スパイは、どのように近づいてくるのか。元警視庁公安部外事課の勝丸円覚さんは「ハニートラップが思い浮かぶと思うが、映画のような“絶世の美女”が来ることはない。スパイはターゲットの好みや弱みを見抜き、それに合わせて送り込んでくる」という――。(第3回)

※本稿は、勝丸円覚『日本を静かに侵食するスパイの手口』(青春出版社)の一部を再編集したものです。

エレガントに配置された手のクローズアップ
※写真はイメージです(写真=iStock.com/Images we create and what actually happens are always beautiful when we have imagination)

スパイは“あなたの弱点”を知っている

ハニートラップや人間関係を使った工作というと、つい「色仕掛け」や「美人局つつもたせ」のような、わかりやすい場面を思い浮かべがちです。もちろん、それもあります。しかし、現実のスパイ活動は、そこまで単純ではありません。本質は、「相手が何に弱いのかを見抜き、そこに合わせて接近してくる」ということです。
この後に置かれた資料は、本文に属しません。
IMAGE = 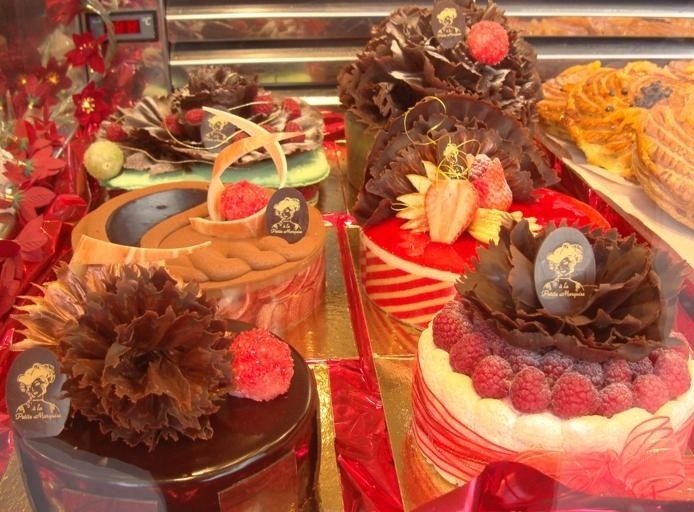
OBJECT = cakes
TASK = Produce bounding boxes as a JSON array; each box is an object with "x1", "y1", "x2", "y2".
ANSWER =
[
  {"x1": 407, "y1": 416, "x2": 694, "y2": 512},
  {"x1": 348, "y1": 91, "x2": 610, "y2": 332},
  {"x1": 6, "y1": 265, "x2": 322, "y2": 511},
  {"x1": 336, "y1": 1, "x2": 546, "y2": 192},
  {"x1": 72, "y1": 179, "x2": 326, "y2": 343},
  {"x1": 413, "y1": 217, "x2": 693, "y2": 484},
  {"x1": 83, "y1": 64, "x2": 324, "y2": 179}
]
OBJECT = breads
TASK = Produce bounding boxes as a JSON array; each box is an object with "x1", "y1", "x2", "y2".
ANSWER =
[
  {"x1": 577, "y1": 59, "x2": 658, "y2": 185},
  {"x1": 627, "y1": 60, "x2": 694, "y2": 233},
  {"x1": 538, "y1": 56, "x2": 612, "y2": 125}
]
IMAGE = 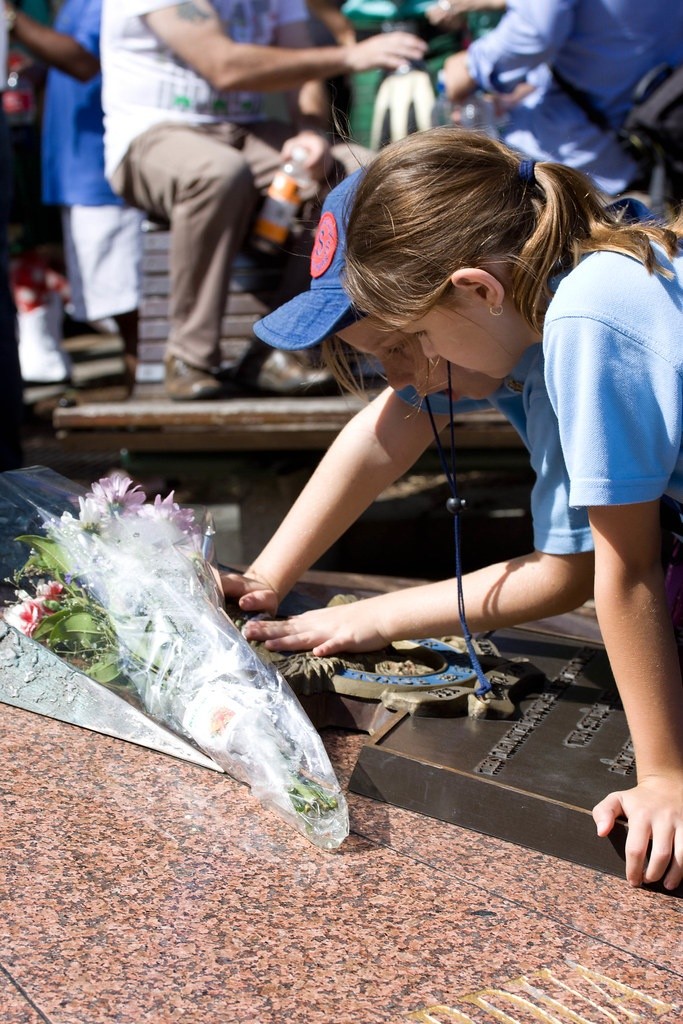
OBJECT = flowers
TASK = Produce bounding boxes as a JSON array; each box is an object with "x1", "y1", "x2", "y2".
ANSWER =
[{"x1": 2, "y1": 473, "x2": 348, "y2": 850}]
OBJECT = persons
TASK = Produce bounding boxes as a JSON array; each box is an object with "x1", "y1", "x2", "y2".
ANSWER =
[
  {"x1": 217, "y1": 126, "x2": 683, "y2": 890},
  {"x1": 0, "y1": 0, "x2": 683, "y2": 398}
]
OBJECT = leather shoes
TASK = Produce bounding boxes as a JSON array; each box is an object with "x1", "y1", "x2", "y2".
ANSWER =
[
  {"x1": 239, "y1": 338, "x2": 333, "y2": 394},
  {"x1": 165, "y1": 355, "x2": 222, "y2": 399}
]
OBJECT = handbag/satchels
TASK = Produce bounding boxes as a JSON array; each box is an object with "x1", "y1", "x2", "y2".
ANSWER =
[{"x1": 619, "y1": 62, "x2": 683, "y2": 166}]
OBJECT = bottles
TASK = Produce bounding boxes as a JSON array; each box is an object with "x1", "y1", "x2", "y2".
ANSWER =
[
  {"x1": 248, "y1": 146, "x2": 309, "y2": 255},
  {"x1": 1, "y1": 55, "x2": 37, "y2": 126},
  {"x1": 431, "y1": 83, "x2": 450, "y2": 127},
  {"x1": 460, "y1": 92, "x2": 497, "y2": 139}
]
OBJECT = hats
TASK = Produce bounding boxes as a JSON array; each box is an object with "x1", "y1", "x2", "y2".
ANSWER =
[{"x1": 253, "y1": 164, "x2": 368, "y2": 349}]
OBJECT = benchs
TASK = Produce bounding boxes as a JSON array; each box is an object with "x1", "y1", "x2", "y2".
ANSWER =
[{"x1": 53, "y1": 230, "x2": 530, "y2": 566}]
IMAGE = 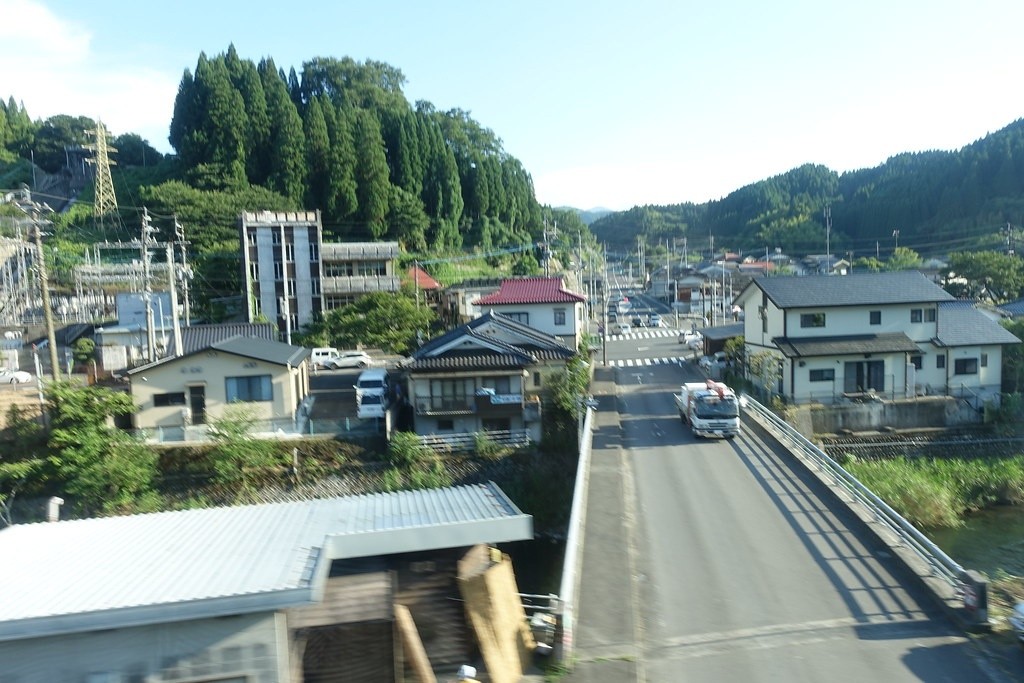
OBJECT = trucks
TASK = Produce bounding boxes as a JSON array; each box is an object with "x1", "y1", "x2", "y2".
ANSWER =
[{"x1": 672, "y1": 378, "x2": 742, "y2": 441}]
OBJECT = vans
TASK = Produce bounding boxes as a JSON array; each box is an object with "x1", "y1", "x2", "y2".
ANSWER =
[
  {"x1": 698, "y1": 350, "x2": 739, "y2": 374},
  {"x1": 310, "y1": 348, "x2": 340, "y2": 366}
]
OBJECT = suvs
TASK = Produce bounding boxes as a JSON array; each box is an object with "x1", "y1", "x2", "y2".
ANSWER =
[{"x1": 324, "y1": 350, "x2": 372, "y2": 369}]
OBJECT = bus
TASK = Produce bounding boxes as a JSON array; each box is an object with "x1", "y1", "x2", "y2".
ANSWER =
[{"x1": 353, "y1": 367, "x2": 389, "y2": 421}]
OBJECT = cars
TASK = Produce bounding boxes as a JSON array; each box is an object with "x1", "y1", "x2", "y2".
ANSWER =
[
  {"x1": 677, "y1": 329, "x2": 704, "y2": 345},
  {"x1": 687, "y1": 335, "x2": 703, "y2": 350},
  {"x1": 606, "y1": 288, "x2": 662, "y2": 335},
  {"x1": 0, "y1": 367, "x2": 31, "y2": 385}
]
これは、外国のスパイ組織だけがやっている特殊な話ではありません。公安警察が情報提供者を使うときも、あるいは民間企業が人を引き抜こうとするときも、基本的な発想は同じです。

相手は酒に弱いのか、お金に弱いのか、異性に弱いのか、あるいは社会的な承認欲求が強いのか。その人が何を与えられると喜び、何に心が動くのかを見たうえで、そこに合わせた形で接近していくのです。

スパイも、まったく同じことを考えています。つまり、最初から一律の手口で来るわけではない。誰にでも同じように金を渡すわけでもないし、誰にでも同じ異性をあてがうわけでもない。

その人を観察して、「この人は何になびくか」を見極めたうえで、最も効果のあるやり方を選ぶのです。

狙われるのは「金・異性・酒」

一般の読者の方に、まず知っておいていただきたいのはこの点です。スパイの接近方法はいくつもあり、自分がどこを狙われやすいのかは、人によって違う。

・お金に心が動く人もいる
・異性に弱い人もいる
・酒席で気が大きくなる人もいる

そして、そこでターゲットにした相手が、金銭に弱いのか、異性に弱いのか、酒に弱いのかを見抜かれると、その方向の接待や働きかけが始まります。

結局のところ、やっていることの骨格は、スパイも民間企業も同じです。相手の弱点を見て、そこに合わせて取り込んでいく。ただし、スパイの場合は、その先にあるものが、単なる転職や商売ではなく、国家的な情報収集や工作活動だという点が違うだけです。

スパイというと、特別な訓練を受けた冷徹な工作員を想像する方が多いかもしれません。もちろん、そうした側面がないわけではありません。けれども、実際に情報を取る場面で最も重要になるのは、もっと人間的な能力です。

スパイが相手の好みや弱みを見抜き、それに合わせて接近の仕方を変えてくる、というのはすでにお話ししましたが、この中に、ハニートラップも入ります。